Il arrive rarement que le parcours d’un artiste croise celui d’un mécène pour faire naître une oeuvre d’utilité publique. C’est ce qui s’est passé dans le cas du livre-album sur Rodrigues, lancé officiellement la semaine dernière à la Réserve François Leguat. Le croisement d’itinéraire a été celui de Tristan Bréville, du Musée de la Photographie, avec Owen Griffiths, de la Vanille Crocodile Park et de la Réserve François Leguat.

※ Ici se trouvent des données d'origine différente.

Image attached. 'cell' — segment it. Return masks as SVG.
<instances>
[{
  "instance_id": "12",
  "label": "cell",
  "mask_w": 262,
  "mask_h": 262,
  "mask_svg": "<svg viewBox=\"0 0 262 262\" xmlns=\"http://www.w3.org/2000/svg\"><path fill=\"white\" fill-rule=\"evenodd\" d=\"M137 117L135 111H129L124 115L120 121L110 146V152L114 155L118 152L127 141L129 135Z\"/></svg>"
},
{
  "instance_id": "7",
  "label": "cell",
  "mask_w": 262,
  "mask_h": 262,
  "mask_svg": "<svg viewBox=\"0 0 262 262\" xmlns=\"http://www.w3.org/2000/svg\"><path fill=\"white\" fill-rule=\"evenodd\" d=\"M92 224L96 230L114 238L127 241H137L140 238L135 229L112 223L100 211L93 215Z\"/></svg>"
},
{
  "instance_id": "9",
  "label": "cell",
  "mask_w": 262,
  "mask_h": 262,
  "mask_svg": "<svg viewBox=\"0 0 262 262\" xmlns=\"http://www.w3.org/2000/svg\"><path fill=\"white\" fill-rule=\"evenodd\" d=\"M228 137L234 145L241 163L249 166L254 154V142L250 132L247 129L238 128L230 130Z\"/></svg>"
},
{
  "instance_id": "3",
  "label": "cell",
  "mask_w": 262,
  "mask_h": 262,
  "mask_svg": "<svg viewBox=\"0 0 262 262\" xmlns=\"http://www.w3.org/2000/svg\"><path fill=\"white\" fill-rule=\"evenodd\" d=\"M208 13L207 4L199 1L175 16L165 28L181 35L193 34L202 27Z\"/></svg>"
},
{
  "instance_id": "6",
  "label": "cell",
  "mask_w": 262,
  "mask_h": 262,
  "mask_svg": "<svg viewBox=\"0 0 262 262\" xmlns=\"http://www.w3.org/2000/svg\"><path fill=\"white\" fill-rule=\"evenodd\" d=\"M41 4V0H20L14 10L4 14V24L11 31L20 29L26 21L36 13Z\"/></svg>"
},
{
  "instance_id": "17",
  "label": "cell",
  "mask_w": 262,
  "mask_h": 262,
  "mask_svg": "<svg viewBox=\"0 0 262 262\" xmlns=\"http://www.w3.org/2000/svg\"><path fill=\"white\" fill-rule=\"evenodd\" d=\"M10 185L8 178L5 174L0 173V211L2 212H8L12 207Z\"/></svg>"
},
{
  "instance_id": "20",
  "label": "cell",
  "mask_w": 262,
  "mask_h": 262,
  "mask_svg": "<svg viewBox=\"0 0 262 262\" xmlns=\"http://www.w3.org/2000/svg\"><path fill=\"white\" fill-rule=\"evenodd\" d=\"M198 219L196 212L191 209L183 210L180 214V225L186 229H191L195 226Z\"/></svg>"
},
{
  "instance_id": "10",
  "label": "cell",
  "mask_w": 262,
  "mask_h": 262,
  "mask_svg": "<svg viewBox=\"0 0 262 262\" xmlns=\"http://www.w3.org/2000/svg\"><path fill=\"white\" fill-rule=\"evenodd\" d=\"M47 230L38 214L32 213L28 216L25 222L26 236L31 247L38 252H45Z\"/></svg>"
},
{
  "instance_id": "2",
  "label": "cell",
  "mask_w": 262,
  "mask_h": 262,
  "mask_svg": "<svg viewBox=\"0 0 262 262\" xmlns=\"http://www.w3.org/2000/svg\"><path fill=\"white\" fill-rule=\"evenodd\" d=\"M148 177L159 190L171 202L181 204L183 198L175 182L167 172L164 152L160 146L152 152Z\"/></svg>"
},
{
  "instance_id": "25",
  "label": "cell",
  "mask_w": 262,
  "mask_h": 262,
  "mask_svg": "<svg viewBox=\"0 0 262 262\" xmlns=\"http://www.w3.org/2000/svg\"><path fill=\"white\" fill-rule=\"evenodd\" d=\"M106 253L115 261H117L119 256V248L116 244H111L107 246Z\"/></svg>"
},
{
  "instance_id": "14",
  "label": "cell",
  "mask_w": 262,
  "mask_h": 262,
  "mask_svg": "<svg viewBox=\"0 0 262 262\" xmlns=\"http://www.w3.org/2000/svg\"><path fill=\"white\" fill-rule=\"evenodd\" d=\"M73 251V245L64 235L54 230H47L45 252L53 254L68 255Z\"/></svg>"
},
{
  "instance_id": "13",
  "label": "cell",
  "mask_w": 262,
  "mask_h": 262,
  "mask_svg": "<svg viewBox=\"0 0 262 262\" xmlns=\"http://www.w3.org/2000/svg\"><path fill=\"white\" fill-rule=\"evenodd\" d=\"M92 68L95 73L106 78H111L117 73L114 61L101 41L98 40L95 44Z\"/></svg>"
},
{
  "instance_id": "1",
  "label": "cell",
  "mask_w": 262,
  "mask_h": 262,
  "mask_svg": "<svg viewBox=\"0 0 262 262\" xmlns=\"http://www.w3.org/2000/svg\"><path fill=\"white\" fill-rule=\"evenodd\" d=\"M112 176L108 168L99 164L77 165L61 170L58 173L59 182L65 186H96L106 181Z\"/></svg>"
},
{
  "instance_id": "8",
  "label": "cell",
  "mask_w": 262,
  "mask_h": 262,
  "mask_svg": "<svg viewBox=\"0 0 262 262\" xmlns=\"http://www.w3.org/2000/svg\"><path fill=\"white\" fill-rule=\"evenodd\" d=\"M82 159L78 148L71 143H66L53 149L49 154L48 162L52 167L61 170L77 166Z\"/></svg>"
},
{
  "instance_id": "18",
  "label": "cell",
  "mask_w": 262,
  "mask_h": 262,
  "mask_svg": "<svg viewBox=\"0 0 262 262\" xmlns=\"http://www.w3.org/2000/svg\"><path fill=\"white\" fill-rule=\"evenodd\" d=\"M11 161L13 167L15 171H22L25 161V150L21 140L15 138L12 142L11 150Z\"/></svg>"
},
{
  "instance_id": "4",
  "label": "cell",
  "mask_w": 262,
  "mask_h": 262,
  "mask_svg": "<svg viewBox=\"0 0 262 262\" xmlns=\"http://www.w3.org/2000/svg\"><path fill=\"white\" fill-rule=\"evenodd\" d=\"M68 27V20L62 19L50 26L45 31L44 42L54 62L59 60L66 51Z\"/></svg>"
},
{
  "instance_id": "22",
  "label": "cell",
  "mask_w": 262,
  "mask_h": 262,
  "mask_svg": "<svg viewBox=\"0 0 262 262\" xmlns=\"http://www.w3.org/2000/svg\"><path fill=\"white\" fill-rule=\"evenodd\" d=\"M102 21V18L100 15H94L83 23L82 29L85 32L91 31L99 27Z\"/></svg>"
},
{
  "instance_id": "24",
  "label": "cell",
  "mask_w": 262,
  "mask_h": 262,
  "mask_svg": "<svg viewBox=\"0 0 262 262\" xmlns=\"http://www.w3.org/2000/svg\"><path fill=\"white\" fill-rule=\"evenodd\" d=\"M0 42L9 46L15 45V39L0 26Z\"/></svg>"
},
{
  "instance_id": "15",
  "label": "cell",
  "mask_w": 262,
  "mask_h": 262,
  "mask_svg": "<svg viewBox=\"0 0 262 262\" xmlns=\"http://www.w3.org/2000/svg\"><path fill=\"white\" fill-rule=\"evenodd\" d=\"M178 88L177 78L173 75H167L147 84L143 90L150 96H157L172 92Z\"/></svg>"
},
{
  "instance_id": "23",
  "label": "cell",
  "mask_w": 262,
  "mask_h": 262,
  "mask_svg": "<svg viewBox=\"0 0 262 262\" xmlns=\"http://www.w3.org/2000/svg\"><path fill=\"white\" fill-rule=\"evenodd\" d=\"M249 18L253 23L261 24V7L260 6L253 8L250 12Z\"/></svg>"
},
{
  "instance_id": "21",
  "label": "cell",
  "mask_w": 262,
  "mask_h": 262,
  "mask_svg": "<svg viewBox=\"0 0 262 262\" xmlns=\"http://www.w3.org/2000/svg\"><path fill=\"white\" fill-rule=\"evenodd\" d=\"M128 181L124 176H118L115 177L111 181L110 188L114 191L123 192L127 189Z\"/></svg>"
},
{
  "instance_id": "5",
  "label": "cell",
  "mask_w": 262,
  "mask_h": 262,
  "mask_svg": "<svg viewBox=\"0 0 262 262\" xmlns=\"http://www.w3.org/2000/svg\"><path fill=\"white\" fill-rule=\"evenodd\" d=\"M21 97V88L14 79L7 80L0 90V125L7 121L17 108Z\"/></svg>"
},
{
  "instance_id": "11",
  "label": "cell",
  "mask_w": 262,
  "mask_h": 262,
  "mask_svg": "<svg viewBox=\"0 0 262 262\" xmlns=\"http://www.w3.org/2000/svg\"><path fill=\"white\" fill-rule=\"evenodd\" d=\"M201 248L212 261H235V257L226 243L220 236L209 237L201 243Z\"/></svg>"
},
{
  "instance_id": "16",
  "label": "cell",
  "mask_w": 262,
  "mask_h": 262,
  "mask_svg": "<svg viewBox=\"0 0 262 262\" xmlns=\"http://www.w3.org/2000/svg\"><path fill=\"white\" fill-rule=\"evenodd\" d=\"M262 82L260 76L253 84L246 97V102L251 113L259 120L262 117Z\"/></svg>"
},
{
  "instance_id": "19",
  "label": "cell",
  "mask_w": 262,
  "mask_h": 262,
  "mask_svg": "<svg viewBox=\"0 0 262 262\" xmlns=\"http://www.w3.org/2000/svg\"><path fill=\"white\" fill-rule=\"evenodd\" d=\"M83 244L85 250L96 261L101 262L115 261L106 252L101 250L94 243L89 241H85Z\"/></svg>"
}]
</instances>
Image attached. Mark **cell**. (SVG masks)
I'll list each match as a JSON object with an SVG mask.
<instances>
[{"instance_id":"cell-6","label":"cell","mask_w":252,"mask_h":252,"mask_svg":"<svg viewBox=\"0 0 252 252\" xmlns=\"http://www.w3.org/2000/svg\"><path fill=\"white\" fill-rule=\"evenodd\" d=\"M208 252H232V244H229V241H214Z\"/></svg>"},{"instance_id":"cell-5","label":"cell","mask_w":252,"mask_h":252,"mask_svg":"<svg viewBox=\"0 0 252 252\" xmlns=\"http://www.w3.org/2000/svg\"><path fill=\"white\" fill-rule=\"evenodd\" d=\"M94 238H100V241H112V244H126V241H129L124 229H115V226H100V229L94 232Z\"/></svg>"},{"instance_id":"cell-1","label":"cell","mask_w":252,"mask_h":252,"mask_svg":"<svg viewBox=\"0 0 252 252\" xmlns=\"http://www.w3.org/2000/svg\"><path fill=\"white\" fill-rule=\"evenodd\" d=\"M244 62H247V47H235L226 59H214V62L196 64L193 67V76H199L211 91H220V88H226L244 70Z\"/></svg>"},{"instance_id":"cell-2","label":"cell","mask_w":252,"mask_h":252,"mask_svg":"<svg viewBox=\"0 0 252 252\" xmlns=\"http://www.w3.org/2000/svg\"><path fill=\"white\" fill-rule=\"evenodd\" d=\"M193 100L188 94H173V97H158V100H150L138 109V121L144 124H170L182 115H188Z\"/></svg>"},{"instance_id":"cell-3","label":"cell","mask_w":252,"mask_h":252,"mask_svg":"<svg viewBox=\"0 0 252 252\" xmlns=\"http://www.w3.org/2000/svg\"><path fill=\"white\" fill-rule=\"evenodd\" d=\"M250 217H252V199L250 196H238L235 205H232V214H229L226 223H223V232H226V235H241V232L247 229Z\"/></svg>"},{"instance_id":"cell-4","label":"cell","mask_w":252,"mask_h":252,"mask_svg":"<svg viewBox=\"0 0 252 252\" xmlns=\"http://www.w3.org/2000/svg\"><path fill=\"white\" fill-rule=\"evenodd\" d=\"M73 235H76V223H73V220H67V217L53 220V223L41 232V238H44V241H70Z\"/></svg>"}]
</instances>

Il y a dans les archives du Musée de la Photographie des trésors jalousement gardés et entretenus — moins bien qu’il n’aurait fallu, faute de moyens — par Tristan Bréville sur l’histoire de Maurice et de la région. Parmi, il y avait celui sur Rodrigues dont l’histoire est non seulement mal connue, mais pas assez racontée, les autorités locales préférant le présent — le leur — au passé de leur île. Donc, depuis des années, Tristan Bréville voulait partager son trésor avec les Rodriguais et les Mauriciens par le biais d’un livre rassemblant ses trésors photographiques. La rencontre avec Owen Griffiths lui a donné les moyens de réaliser son projet. Un projet qui aurait dû avoir été financé par les autorités mauriciennes et rodriguaises, mais on le sait : dans ce pays les priorités des autorités ne sont ni culturelles, ni historiques. Il suffit, pour le vérifier, d’aller à la rue Edith Cavell, Port-Louis, voir ce que les autorités sont en train de faire du bâtiment plusieurs fois centenaire de la School !
Bref, grâce à Owen Griffiths et à Aurèle André, de la Réserve François Leguat, en tête de liste d’une série de collaborateurs, Tristan Bréville vient donc de faire paraître « L’Isle de Rodrigues », un livre-album de 250 pages racontant l’histoire de l’île des origines jusqu’aujourd’hui. Il ne s’agit pas d’un livre d’histoire classique, mais d’une série d’histoires racontées grâce à des photographies de documents d’époque, mais surtout par des lettres écrites aussi bien par des personnalités que par de simples citoyens. Ces lettres, abondamment illustrées, permettent de remonter le fil du temps et de suivre l’évolution de l’île à travers le regard de leurs auteurs.
Dans les préfaces du livre, Owen Griffiths et Tristan Bréville soulignent l’un et l’autre les raisons qui les ont poussés à réaliser ce livre-album. Pour le fondateur de la Réserve François Leguat — qui fête ses dix ans cette année —, celle-ci a non seulement vocation de re-ensauvager les tortues et planter des milliers d’arbres indigènes et endémiques à Rodrigues, mais aussi « à contribuer et à exposer toute information en rapport avec l’histoire de Rodrigues ». Pour le fondateur du Musée de la Photographie, il s’agit de « faire revivre des visages et des paysages rodriguais longtemps préservés au Musée de la Photographie et qui ne demandaient qu’à être vus ! »
Résultat, un livre-album de plus de six cents photos, imprimé par Précigraph et qui est déjà en librairie. Un superbe album que les Rodriguais et tous ceux qui aiment Rodrigues doivent impérativement se procurer un exemplaire.